Saturday, December 12, 2009

#55 - Bobby Bonds

Card fact: This is the card that breaks up the team pattern in the set. If you have been paying extra close attention, the team pattern from the start of the set is this:

Red Sox, Braves, Expos, White Sox, Rangers, Padres, Indians, Cubs, Angels, Reds, Tigers, Mets, Yankees, A's, Phillies, Dodgers, Royals, Astros, Orioles, Cardinals, Brewers, Pirates, Twins, Giants

This is the end of the second rotation through the pattern, but instead of featuring a Giant, card No. 55 is a Yankee. That is because Bonds was traded from the Giants to the Yankees during the offseason in the deal for Bobby Murcer, and Topps was forced to hastily airbrush Bonds into a Yankees cap. (Wait 'til you see what they did to Murcer).

Topps resumes the team rotation a third time with no incident before things start to go haywire around card No. 85.

What I thought about this card then: Had no knowledge of it or Bonds. That's surprising, because I'm sure Bonds' trade to the Yankees was notable news to my classmates, since the Yankees' thought police had infiltrated our school. I liked the 1976 Bonds card a lot. But by the time I was aware of him, he was bouncing from team to team.

What I think about this card now: Not a horrible airbrushing job, by 1970s standards. You'll see some beauties later in the set.

Other stuff: To me, Bonds marked the arrival of the modern ballplayer -- someone who could both hit for power and run like the wind, but also strike out a ton. He was not exactly unique, but the frequency of this kind of player increased rapidly after he came into the league.

Other than that, my other thought -- and it's a constant one -- is, what the heck did he do to Barry to make him turn out that way?

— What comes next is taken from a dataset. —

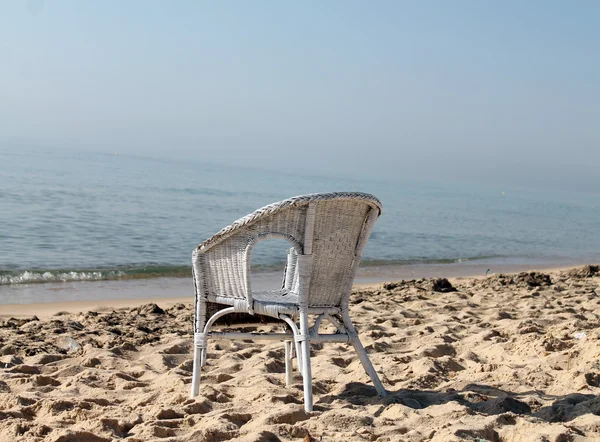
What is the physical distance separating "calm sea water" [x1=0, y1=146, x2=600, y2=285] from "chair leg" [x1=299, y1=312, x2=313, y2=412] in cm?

I know that's an unkind thing to say, and I don't mean to suggest that Barry's behavior is entirely papa's fault. But damn, I'd like to think Bobby took his son aside early on and say, "You're acting like a fool. Be good." Maybe he did, I don't know. Barry did an awful lot to make a dad proud, but he also did an awful lot to make a dad wince, or at least this dad wince.

Back facts: The date of the trade is interesting for two reasons. First, Topps had to have its set just about ready to go by the end of October since it was forced to airbrush Bonds' cap. Secondly, when was the last time you saw a significant trade pulled off in October? That's because in 1974, the World Series was done by October 22.

Final thought about the trade: both Bonds and Murcer are deceased. That will make you feel old.

Other blog stuff: I scanned in Nolan Ryan's card the other day. That means 500 cards in the set are on file. Just 160 to go!


Anonymous said...

I like your note on the trade date. I've noticed in my '83 set that a number of players that are on the wrong team, were traded in October or November. It really makes me wonder how slow their printing process was that they would need Nov-Feb to print up all these cards to get them ready for the start of the next season. Seems insane to do it that way, when you KNOW there will be:

1. significant changes to team personel as late as the December winter meetings

2. cards being sold all spring, summer, and into autumn.

...which has started making me wonder... did Topps print like mad during the offseason and then NOT print cards during the season?

Anonymous said...

correction: I meant to say '82 not '83

gcrl said...

therein is the beauty of o-pee-chee. a later print date allowed them to create the team variations that i love so much. speaking of which, i would guess that bobby bonds has the highest number of o-pee-chee variations since he was such a vagabond from 1977 until he retired.

Play at the Plate said...

Your scanner must be tired. Nolan got the mention in "other blog stuff" and on the Bonds cartoon back. Coincedence, I don't think so.